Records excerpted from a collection

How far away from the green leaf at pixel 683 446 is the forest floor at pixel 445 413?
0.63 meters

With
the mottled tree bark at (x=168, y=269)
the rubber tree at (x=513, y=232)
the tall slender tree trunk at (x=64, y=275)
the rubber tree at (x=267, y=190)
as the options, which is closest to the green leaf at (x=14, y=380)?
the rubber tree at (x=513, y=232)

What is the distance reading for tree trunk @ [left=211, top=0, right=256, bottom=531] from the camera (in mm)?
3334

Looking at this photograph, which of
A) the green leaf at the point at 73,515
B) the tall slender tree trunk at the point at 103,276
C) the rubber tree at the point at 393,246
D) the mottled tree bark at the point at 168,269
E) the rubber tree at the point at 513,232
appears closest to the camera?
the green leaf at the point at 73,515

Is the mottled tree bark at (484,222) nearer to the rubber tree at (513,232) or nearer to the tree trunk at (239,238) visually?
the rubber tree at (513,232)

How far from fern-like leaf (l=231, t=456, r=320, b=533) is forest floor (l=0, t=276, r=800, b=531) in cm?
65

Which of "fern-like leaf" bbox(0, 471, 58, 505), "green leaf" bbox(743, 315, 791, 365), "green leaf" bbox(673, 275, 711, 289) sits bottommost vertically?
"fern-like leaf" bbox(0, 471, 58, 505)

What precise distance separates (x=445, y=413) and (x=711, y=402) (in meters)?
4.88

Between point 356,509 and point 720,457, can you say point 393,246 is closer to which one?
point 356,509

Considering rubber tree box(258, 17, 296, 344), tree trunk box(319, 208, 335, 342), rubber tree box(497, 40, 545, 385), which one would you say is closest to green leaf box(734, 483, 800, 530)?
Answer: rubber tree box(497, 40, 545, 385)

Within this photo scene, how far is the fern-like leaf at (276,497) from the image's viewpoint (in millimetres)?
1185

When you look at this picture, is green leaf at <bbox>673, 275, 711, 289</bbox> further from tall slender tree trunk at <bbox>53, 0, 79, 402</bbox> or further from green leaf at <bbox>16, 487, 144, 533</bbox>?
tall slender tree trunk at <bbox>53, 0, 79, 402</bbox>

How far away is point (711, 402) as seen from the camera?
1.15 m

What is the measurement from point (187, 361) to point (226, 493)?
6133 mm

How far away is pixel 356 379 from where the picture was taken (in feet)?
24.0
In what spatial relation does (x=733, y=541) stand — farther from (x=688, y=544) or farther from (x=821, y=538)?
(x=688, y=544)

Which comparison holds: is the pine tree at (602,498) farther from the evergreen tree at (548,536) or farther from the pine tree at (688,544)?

YOUR TASK
Return the whole listing exactly, with every line included.

REPLY
How far away from the green leaf at pixel 683 446 is the forest floor at pixel 445 413?
0.63 meters

With
the mottled tree bark at (x=168, y=269)
the rubber tree at (x=513, y=232)
the tall slender tree trunk at (x=64, y=275)
the rubber tree at (x=267, y=190)
as the options, which is closest to the green leaf at (x=14, y=380)?
the rubber tree at (x=513, y=232)

What is the distance reading for tree trunk @ [left=211, top=0, right=256, bottom=531] from the camera (in mm)?
3334

Looking at this photograph, which of
A) the green leaf at the point at 73,515
B) the tall slender tree trunk at the point at 103,276
C) the rubber tree at the point at 393,246
D) the mottled tree bark at the point at 168,269
E) the rubber tree at the point at 513,232
appears closest to the camera?
the green leaf at the point at 73,515

Is the mottled tree bark at (484,222) nearer to the rubber tree at (513,232) or nearer to the tree trunk at (239,238) visually?
the rubber tree at (513,232)

How far from fern-like leaf (l=231, t=456, r=320, b=533) is forest floor (l=0, t=276, r=800, b=531) in cm?
65

Which of "fern-like leaf" bbox(0, 471, 58, 505), "green leaf" bbox(743, 315, 791, 365), "green leaf" bbox(673, 275, 711, 289) sits bottommost vertically?
"fern-like leaf" bbox(0, 471, 58, 505)

What precise distance separates (x=445, y=413) and (x=711, y=402) (in meters)?
4.88

Between point 356,509 and point 720,457, can you say point 393,246 is closer to which one?
point 356,509

Considering rubber tree box(258, 17, 296, 344), tree trunk box(319, 208, 335, 342), rubber tree box(497, 40, 545, 385), which one would you say is closest to green leaf box(734, 483, 800, 530)?
Answer: rubber tree box(497, 40, 545, 385)

Within this photo scene, how far is the fern-like leaf at (276,497) from the image's viewpoint (in millimetres)?
1185

When you look at this picture, is green leaf at <bbox>673, 275, 711, 289</bbox> further from tall slender tree trunk at <bbox>53, 0, 79, 402</bbox> or further from green leaf at <bbox>16, 487, 144, 533</bbox>?
tall slender tree trunk at <bbox>53, 0, 79, 402</bbox>

How far away is point (711, 402) as seen from the camera?
1.15 m

What is the measurement from point (187, 361) to point (226, 493)?
6133 mm

How far away is pixel 356 379 from where the picture was taken (in feet)?
24.0
In what spatial relation does (x=733, y=541) stand — farther from (x=688, y=544) or farther from (x=821, y=538)?
(x=688, y=544)

Which comparison holds: is the pine tree at (602,498) farther from the evergreen tree at (548,536) or farther from the pine tree at (688,544)?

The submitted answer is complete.